Non ci sono prove certe che la loro relazione sia diventata fisica, ma le voci dell’epoca e la passione che traspare dai dipinti suggeriscono un’intimità profonda. Quando dipinse La Maja desnuda, Goya non stava solo creando un’opera d’arte: stava catturando l’essenza di Maria, la sua sfrontatezza, la sua gioia nel mostrarsi senza pudore. La tela, con i peli pubici dipinti per la prima volta nella storia dell’arte occidentale, era un atto di ribellione condiviso, un segreto tra loro due. Nella Maja vestida, invece, Maria appare quasi beffarda, come se sfidasse l’osservatore a immaginare ciò che si nascondeva sotto il tessuto.

Le loro giornate insieme erano fatte di risate, confidenze e momenti rubati. Lei gli raccontava delle sue avventure, lui le parlava dei suoi incubi e delle ombre che lo perseguitavano. Nonostante la differenza d’età, si capivano come pochi altri. Maria vedeva in Goya un uomo che non la giudicava, che celebrava la sua libertà. Goya vedeva in lei una musa che lo spingeva a superare i limiti dell’arte.

Ma chi era davvero la Maja? Sappiamo che in quel periodo Manuel Godoy, il potente primo ministro aveva commissionato a Goya il ritratto della sua bellissima amante Pepita Tudó. Goya a quel punto per non deludere le due donne fuse i tratti di entrambe, creando una donna che era al tempo stesso Cayetana e un’ideale di femminilità ribelle. La disarmonia tra il viso e il corpo della modella alimentò le speculazioni: due donne, un solo quadro, un enigma che nessuno riuscì a risolvere.

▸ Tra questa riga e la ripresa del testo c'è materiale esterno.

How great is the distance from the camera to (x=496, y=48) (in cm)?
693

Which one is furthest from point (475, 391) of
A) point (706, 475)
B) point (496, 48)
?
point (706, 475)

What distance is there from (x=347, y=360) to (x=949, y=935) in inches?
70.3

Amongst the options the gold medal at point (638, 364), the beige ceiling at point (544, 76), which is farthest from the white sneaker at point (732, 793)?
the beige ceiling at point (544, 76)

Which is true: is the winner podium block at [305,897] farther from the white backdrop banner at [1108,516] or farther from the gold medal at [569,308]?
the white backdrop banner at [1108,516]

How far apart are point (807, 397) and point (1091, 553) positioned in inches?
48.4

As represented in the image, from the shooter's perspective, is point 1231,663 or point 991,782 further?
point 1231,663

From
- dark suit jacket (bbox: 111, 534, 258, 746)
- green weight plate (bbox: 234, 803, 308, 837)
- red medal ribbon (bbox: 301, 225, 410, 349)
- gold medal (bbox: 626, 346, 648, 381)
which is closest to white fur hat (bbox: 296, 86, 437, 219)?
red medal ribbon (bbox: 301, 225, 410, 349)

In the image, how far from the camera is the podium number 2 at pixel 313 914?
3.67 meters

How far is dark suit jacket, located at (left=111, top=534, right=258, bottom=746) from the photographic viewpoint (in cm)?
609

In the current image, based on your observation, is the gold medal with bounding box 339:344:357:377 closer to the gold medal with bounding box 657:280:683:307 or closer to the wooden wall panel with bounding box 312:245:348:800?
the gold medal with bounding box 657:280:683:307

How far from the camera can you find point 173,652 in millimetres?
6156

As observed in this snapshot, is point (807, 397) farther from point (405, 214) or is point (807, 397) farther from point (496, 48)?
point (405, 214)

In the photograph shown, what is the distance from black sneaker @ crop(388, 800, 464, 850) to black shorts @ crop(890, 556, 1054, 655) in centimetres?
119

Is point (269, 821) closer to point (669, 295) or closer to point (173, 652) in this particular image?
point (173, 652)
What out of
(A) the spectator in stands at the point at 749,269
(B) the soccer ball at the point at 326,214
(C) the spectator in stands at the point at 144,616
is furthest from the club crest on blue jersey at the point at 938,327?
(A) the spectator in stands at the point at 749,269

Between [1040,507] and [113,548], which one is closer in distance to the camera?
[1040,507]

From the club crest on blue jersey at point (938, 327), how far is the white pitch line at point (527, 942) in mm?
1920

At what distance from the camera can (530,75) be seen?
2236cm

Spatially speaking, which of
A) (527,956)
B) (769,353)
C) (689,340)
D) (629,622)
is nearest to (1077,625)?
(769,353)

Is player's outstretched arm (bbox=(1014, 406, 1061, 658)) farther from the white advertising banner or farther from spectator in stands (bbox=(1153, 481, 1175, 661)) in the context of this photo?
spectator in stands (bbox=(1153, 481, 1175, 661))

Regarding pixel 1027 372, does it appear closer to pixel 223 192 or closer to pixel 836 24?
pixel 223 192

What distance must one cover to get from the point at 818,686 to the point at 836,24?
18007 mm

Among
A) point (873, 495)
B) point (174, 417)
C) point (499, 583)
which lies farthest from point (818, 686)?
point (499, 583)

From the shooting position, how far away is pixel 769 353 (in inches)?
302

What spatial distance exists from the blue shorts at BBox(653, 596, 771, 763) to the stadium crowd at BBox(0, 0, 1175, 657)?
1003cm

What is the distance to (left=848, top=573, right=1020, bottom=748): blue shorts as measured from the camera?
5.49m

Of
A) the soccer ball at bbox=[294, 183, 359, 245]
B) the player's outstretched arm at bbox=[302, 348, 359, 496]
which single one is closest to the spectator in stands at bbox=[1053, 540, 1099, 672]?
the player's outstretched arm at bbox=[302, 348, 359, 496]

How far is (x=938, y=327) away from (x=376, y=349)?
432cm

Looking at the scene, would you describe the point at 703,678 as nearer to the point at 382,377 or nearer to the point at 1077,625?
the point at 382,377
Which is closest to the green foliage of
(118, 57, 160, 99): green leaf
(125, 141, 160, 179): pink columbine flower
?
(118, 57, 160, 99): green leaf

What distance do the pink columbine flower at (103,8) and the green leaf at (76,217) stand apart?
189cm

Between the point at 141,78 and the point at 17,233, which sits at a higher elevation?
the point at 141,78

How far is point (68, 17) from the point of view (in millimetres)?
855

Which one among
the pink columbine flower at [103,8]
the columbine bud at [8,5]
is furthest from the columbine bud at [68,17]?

L’estate del 1802 portò con sé la tragedia. Maria, a soli 40 anni, si ammalò gravemente. La sua agonia fu lunga e dolorosa, e morì senza riprendere conoscenza il 23 luglio. Le voci si moltiplicarono: tubercolosi, avvelenamento, persino un complotto ordito dalla regina. La verità rimase nascosta, come tanti altri aspetti della sua vita. Lasciò una figlia adottiva, Maria de la Luz, e un vuoto che Madrid non avrebbe mai colmato.

Goya, devastato, continuò a dipingere, ma qualcosa in lui si spezzò. Per ventisei anni portò con sé il ricordo di Cayetana, la musa che aveva incendiato la sua arte e il suo cuore. La Maja desnuda e La Maja vestida rimasero come testamento del loro legame, dipinti che ancora oggi turbano e affascinano, custodi di un mistero che appartiene solo a loro due.

E così, Maria Teresa Cayetana de Silva, la duchessa che visse senza catene, continua a vivere nei suoi ritratti, con quello sguardo malizioso che sembra dire: "Guardatemi, e non dimenticatemi mai."